It’s been reported that two HIV-positive men who underwent stem-cell transplants to treat cancer now show no trace of the virus.

The news was announced by Dr. Timothy Henrich of the Harvard Medical School and Brigham and Women’s Hospital in Boston at the International AIDS Society Conference on HIV Pathogenesis, Treatment and Prevention in Kuala Lumpur, Malaysia.

The patients had been on long-term antiretroviral therapy for HIV when they developed lymphoma. To treat the cancer, they underwent reduced intensity chemotherapy followed by stem-cell transplants.

Since the transplants, Dr. Henrich has been unable to find any evidence of HIV infection.

Henrich and fellow researcher Daniel Kuritzkes had first announced last year that the men showed no traces of the HI virus eight months after they received the transplants. The men were, however, still on anti-HIV drugs at the time.

Dr. Henrich then withdrew the patients’ antiretroviral therapy and performed several sophisticated tests looking for signs of the virus returning in blood and other tissues. One of the men has now been off treatment with no detectable virus for approximately 15 weeks, and the second man for seven weeks, with similar results.

However, the researchers stressed that is too soon to draw any definitive long-term conclusions that the man have been ‘cured’ of the HIV. More definitive answers will emerge as these patients continue to be closely monitored, they said.

“These findings clearly provide important new information that might well alter the current thinking about HIV and gene therapy,” said Kevin Robert Frost, CEO of amfAR. which helped fund Henrich’s work.

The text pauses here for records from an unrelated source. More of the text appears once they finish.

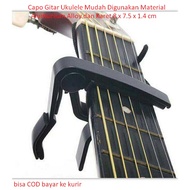 Easy-to-Use Ukulele Guitar Capo Made of Aluminum Alloy and Rubber 8 x 7.5 x 1.4 cm As Pictured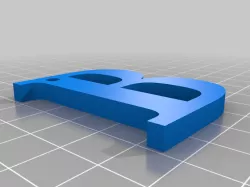 B keychain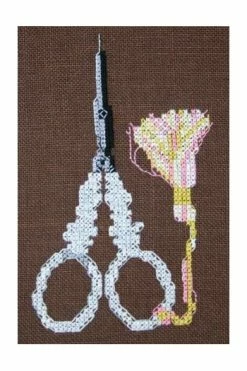 Paire De Ciseaux Broderie Façon Nacre Croix -artisanat Soldes Magasin paire de ciseaux broderie facon nacre croix 7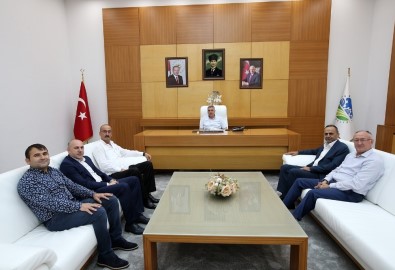 Başkan Toçoğlu, APEK Başkanı Karasakal İle Bir Araya Geldi
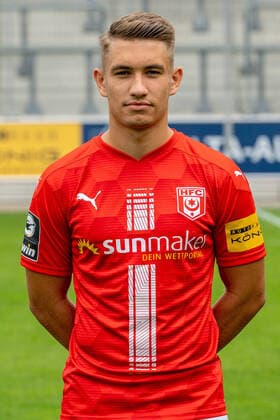 Julian Guttau HFC HFC Hallescher Fussballclub e V 3 Liga, portrait date 2020 2021, Halle Saale Saxony Anhalt Germany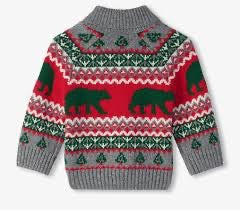 Hatley Knit Bear Shawl Collar Cardigan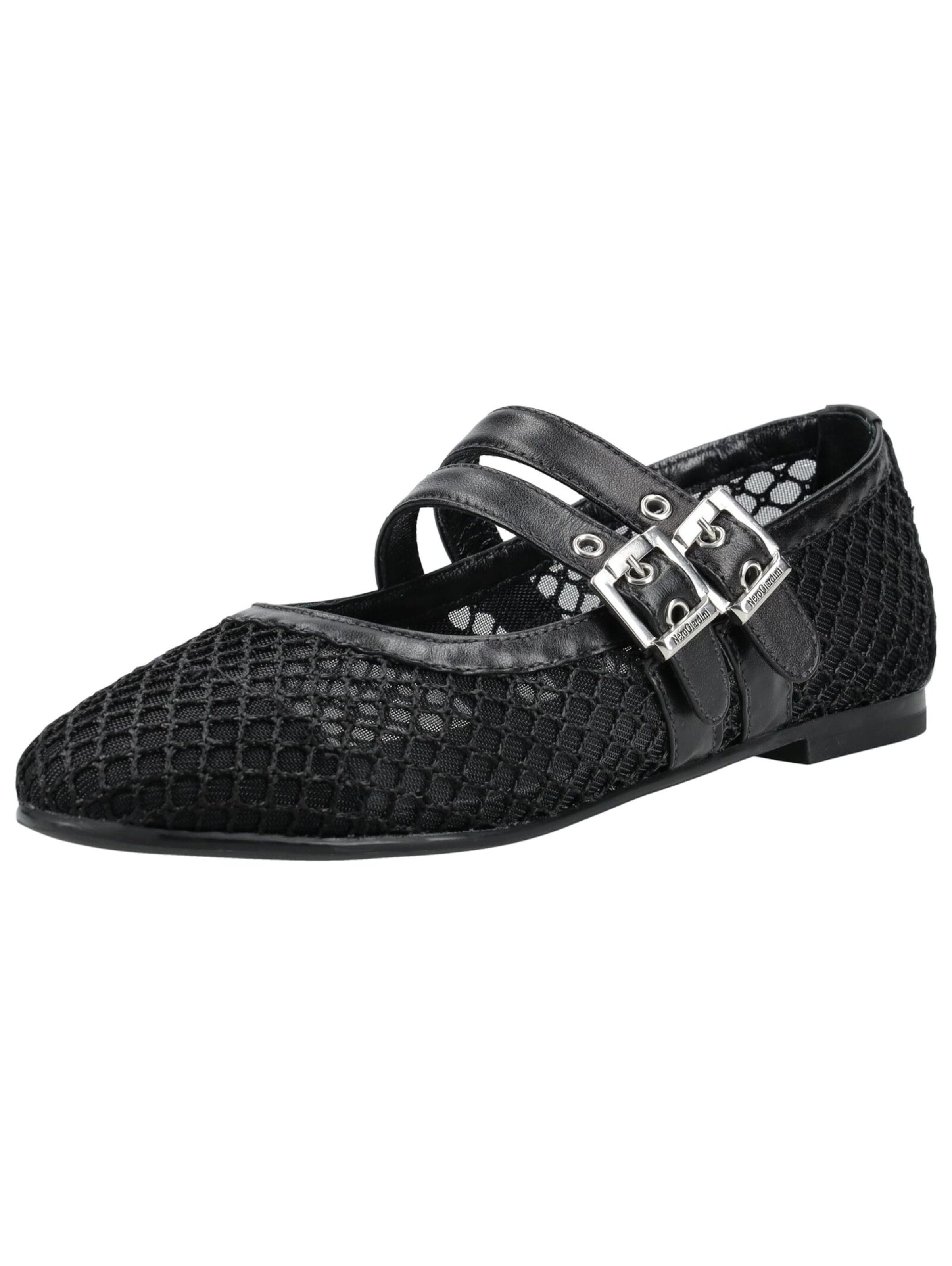 Ballerines à lanières Nero Giardini en noir : devant
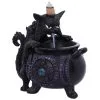 Spite's Hexenkessel Backflow Räucherkegelhalter -Halloween Deko Verkäufe spites hexenkessel raeucherkegelhalter gothic und halloween wohnungsdeko cat with cauldron backflow incense burner 51792 7
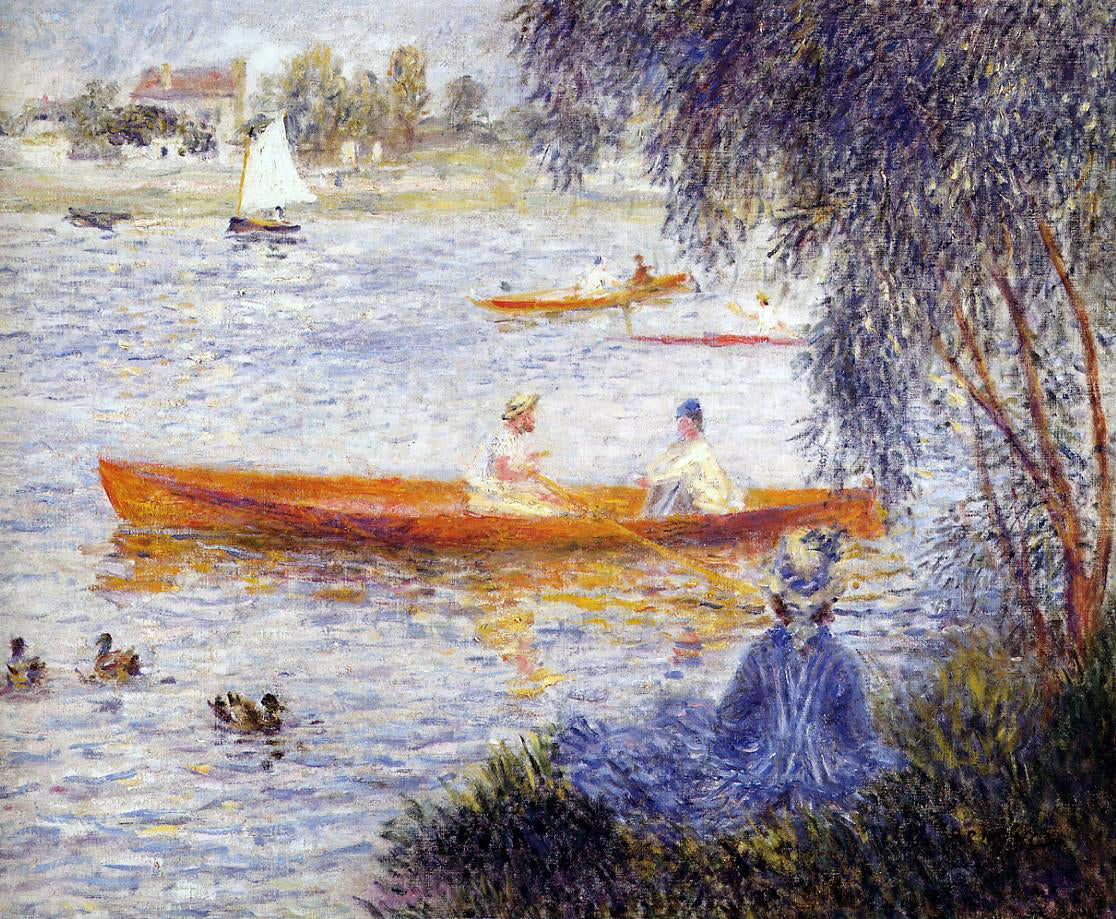  Pierre Auguste Renoir Boating at Argenteuil - Canvas Print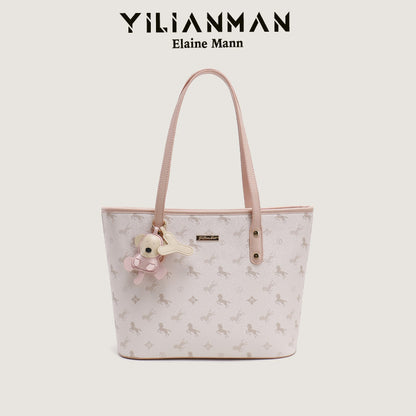 Women's Large Capacity Daily Commute Tote Bag, Spacious Shoulder Handbag for Work & Everyday Use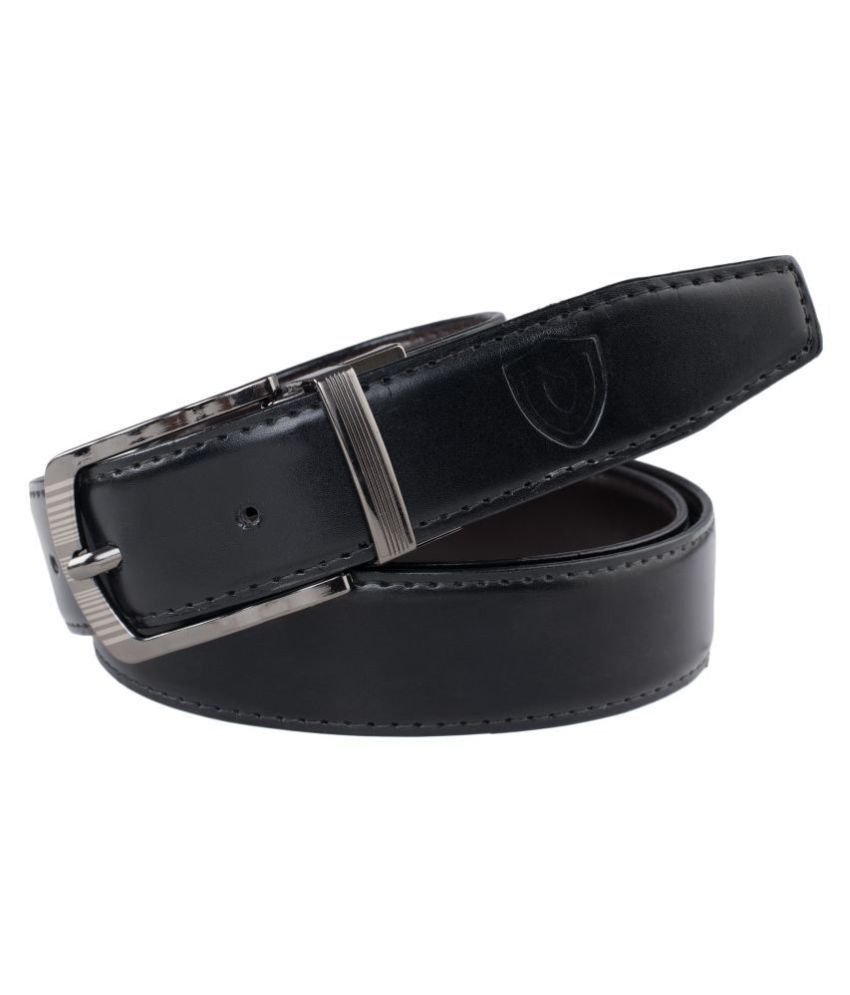     			Keviv Black Leather Casual Belt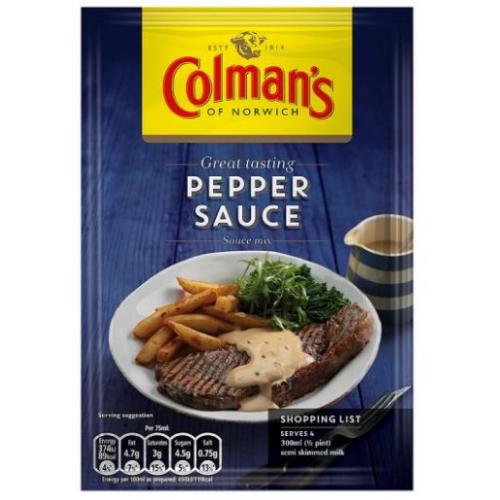 Colman's Pepper Sauce Sachets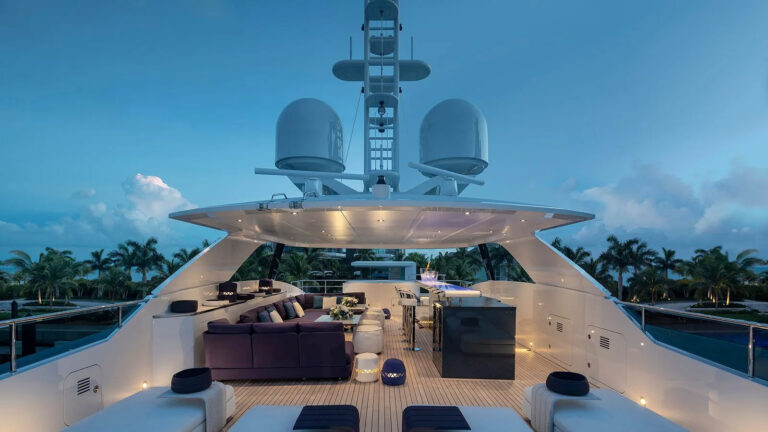 Sundeck At Sun Set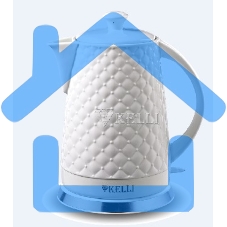 Чайник электрический керамический Kelli KL-1340,Объем: 1.8 л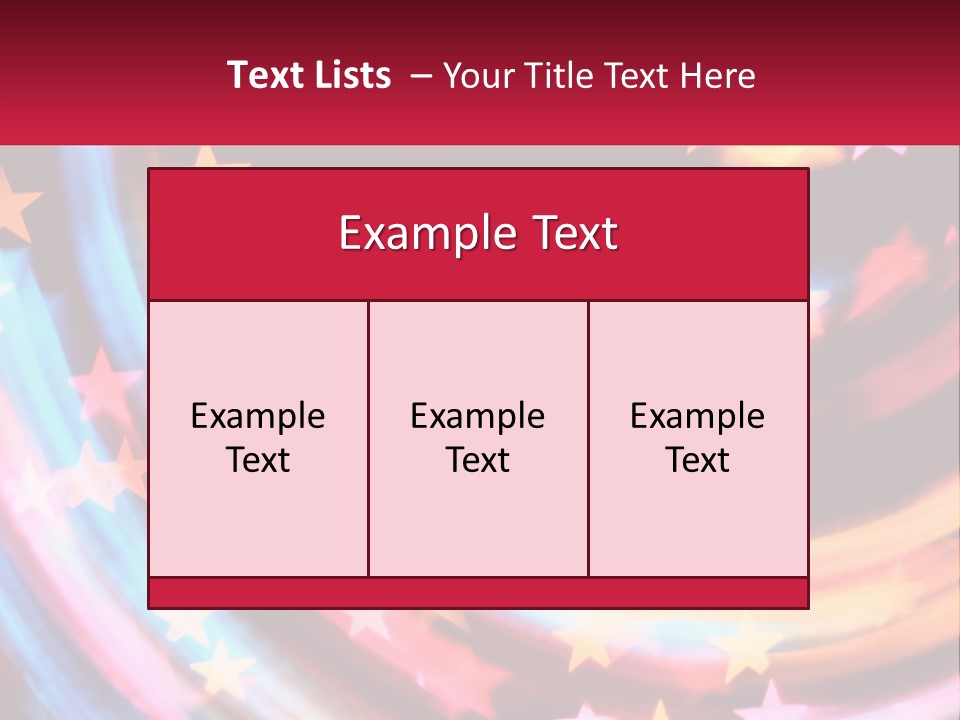 A Powerpoint Presentation With Stars On It PowerPoint Template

“While stem-cell transplantation is not a viable option for people with HIV on a broad scale because of its costs and complexity, these new cases could lead us to new approaches to treating, and ultimately even eradicating, HIV.”

The first person to be cured of HIV, Timothy Brown (“the Berlin patient”), also underwent a stem-cell transplant in 2007 to treat his leukaemia.

These two new cases differ significantly, however, in that the stem-cell donors of the two men lacked the genetic mutation that renders a person virtually resistant to HIV infection.

Dr. Henrich’s patients also did not undergo the intensive chemotherapy or total body irradiation that preceded Brown’s stem-cell transplant.

“Dr. Henrich is charting new territory in HIV eradication research,” said amfAR Vice President and Director of Research Dr. Rowena Johnston. “Whatever the outcome, we will have learned more about what it will take to cure HIV.”